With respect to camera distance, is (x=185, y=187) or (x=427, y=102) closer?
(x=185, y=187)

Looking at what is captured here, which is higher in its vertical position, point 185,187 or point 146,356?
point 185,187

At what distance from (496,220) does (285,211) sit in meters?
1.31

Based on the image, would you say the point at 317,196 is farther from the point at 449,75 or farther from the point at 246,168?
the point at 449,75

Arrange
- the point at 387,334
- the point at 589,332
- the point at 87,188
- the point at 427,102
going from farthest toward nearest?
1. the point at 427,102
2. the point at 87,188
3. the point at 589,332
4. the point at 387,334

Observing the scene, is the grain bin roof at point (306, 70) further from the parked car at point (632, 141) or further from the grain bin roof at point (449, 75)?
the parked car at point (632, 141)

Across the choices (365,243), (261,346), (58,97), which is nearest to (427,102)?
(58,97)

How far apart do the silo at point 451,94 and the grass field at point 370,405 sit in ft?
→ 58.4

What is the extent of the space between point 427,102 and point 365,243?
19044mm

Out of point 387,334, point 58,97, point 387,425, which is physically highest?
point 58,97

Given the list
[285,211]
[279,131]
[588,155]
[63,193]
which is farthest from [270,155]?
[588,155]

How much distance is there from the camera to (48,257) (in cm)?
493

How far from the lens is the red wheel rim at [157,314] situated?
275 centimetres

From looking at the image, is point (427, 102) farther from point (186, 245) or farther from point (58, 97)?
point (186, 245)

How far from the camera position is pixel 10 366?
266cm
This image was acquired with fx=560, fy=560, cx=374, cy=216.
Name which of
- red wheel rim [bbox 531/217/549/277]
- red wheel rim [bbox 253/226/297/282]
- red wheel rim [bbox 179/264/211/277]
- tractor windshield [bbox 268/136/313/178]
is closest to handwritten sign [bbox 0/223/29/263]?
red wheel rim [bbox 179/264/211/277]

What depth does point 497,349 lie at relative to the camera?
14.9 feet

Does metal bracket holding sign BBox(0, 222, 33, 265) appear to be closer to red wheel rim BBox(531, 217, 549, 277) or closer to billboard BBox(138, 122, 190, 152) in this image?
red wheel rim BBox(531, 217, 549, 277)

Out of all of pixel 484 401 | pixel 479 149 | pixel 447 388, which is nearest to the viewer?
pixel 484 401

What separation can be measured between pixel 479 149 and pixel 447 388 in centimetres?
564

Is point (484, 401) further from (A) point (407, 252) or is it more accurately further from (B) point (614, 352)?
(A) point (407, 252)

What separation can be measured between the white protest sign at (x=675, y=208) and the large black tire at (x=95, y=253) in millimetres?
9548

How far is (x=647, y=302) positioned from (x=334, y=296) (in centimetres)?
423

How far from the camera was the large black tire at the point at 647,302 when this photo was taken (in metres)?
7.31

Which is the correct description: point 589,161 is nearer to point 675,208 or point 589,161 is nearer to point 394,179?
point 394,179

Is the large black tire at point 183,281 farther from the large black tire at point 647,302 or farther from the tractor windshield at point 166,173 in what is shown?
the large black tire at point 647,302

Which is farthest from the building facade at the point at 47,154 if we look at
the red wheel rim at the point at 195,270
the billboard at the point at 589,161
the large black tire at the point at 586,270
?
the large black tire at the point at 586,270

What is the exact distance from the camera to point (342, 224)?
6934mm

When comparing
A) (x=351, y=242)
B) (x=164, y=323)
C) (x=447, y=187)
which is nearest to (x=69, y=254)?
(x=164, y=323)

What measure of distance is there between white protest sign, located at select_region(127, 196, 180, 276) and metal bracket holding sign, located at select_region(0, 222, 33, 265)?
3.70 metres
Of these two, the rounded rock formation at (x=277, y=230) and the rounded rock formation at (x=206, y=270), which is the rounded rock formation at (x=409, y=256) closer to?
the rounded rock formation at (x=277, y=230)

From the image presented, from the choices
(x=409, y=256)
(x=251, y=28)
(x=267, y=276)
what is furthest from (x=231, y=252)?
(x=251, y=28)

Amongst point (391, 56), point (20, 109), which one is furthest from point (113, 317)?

□ □ □

**OBJECTIVE:**
Rewrite all of the records above, changing every "grain bin roof" to "silo roof" and leaving everything else as it is.

**RESPONSE TO THE TASK:**
With respect to camera distance, is (x=185, y=187) or (x=427, y=102) closer?
(x=185, y=187)

Looking at what is captured here, which is higher in its vertical position, point 185,187 or point 146,356?
point 185,187

At what distance from (496,220) does (285,211) sit in meters?
1.31

Based on the image, would you say the point at 317,196 is farther from the point at 449,75 or farther from the point at 246,168?
the point at 449,75

Arrange
- the point at 387,334
- the point at 589,332
- the point at 87,188
- the point at 427,102
going from farthest toward nearest?
1. the point at 427,102
2. the point at 87,188
3. the point at 589,332
4. the point at 387,334

Observing the scene, is the silo roof at point (306, 70) further from the parked car at point (632, 141) or further from the silo roof at point (449, 75)?
the parked car at point (632, 141)

Across the choices (365,243), (261,346), (58,97), which is nearest to (427,102)?
(58,97)

How far apart do the silo at point 451,94 and the grass field at point 370,405 sit in ft?
→ 58.4

What is the extent of the space between point 427,102 and point 365,243?
19044mm

Out of point 387,334, point 58,97, point 387,425, which is physically highest?
point 58,97

Given the list
[285,211]
[279,131]
[588,155]
[63,193]
which is farthest from [270,155]?
[588,155]

How much distance is there from the camera to (48,257) (in cm)?
493

How far from the lens is the red wheel rim at [157,314] situated?
275 centimetres

From looking at the image, is point (427, 102) farther from point (186, 245) or farther from point (58, 97)?
point (186, 245)

How far from the camera position is pixel 10 366?
266cm
This image was acquired with fx=560, fy=560, cx=374, cy=216.
Name which of
- red wheel rim [bbox 531/217/549/277]
- red wheel rim [bbox 253/226/297/282]
- red wheel rim [bbox 179/264/211/277]
- tractor windshield [bbox 268/136/313/178]
is closest to handwritten sign [bbox 0/223/29/263]?
red wheel rim [bbox 179/264/211/277]

What depth does point 497,349 lie at relative to the camera?
14.9 feet

Does metal bracket holding sign BBox(0, 222, 33, 265) appear to be closer to red wheel rim BBox(531, 217, 549, 277) or closer to billboard BBox(138, 122, 190, 152) in this image?
red wheel rim BBox(531, 217, 549, 277)

Out of all of pixel 484 401 | pixel 479 149 | pixel 447 388, which is nearest to the viewer?
pixel 484 401

What separation can be measured between pixel 479 149 and pixel 447 388 in centimetres?
564

Is point (484, 401) further from (A) point (407, 252) or is it more accurately further from (B) point (614, 352)?
(A) point (407, 252)

What separation can be measured between the white protest sign at (x=675, y=208) and the large black tire at (x=95, y=253) in millimetres?
9548

How far is (x=647, y=302) positioned from (x=334, y=296) (in centimetres)?
423

How far from the camera was the large black tire at the point at 647,302 when this photo was taken (in metres)?
7.31

Which is the correct description: point 589,161 is nearer to point 675,208 or point 589,161 is nearer to point 394,179?
point 394,179

Is the large black tire at point 183,281 farther from the large black tire at point 647,302 or farther from the tractor windshield at point 166,173 in what is shown?
the large black tire at point 647,302

Which is farthest from the building facade at the point at 47,154 if we look at
the red wheel rim at the point at 195,270
the billboard at the point at 589,161
the large black tire at the point at 586,270
?
the large black tire at the point at 586,270

What is the exact distance from the camera to point (342, 224)?
6934mm

When comparing
A) (x=351, y=242)
B) (x=164, y=323)
C) (x=447, y=187)
which is nearest to (x=69, y=254)?
(x=164, y=323)

What measure of distance is there between white protest sign, located at select_region(127, 196, 180, 276) and metal bracket holding sign, located at select_region(0, 222, 33, 265)?
3.70 metres
Of these two, the rounded rock formation at (x=277, y=230) and the rounded rock formation at (x=206, y=270), which is the rounded rock formation at (x=409, y=256) closer to?
the rounded rock formation at (x=277, y=230)

From the image presented, from the choices
(x=409, y=256)
(x=251, y=28)
(x=267, y=276)
what is furthest from (x=231, y=252)?
(x=251, y=28)

Amongst point (391, 56), point (20, 109), which one is furthest from point (113, 317)?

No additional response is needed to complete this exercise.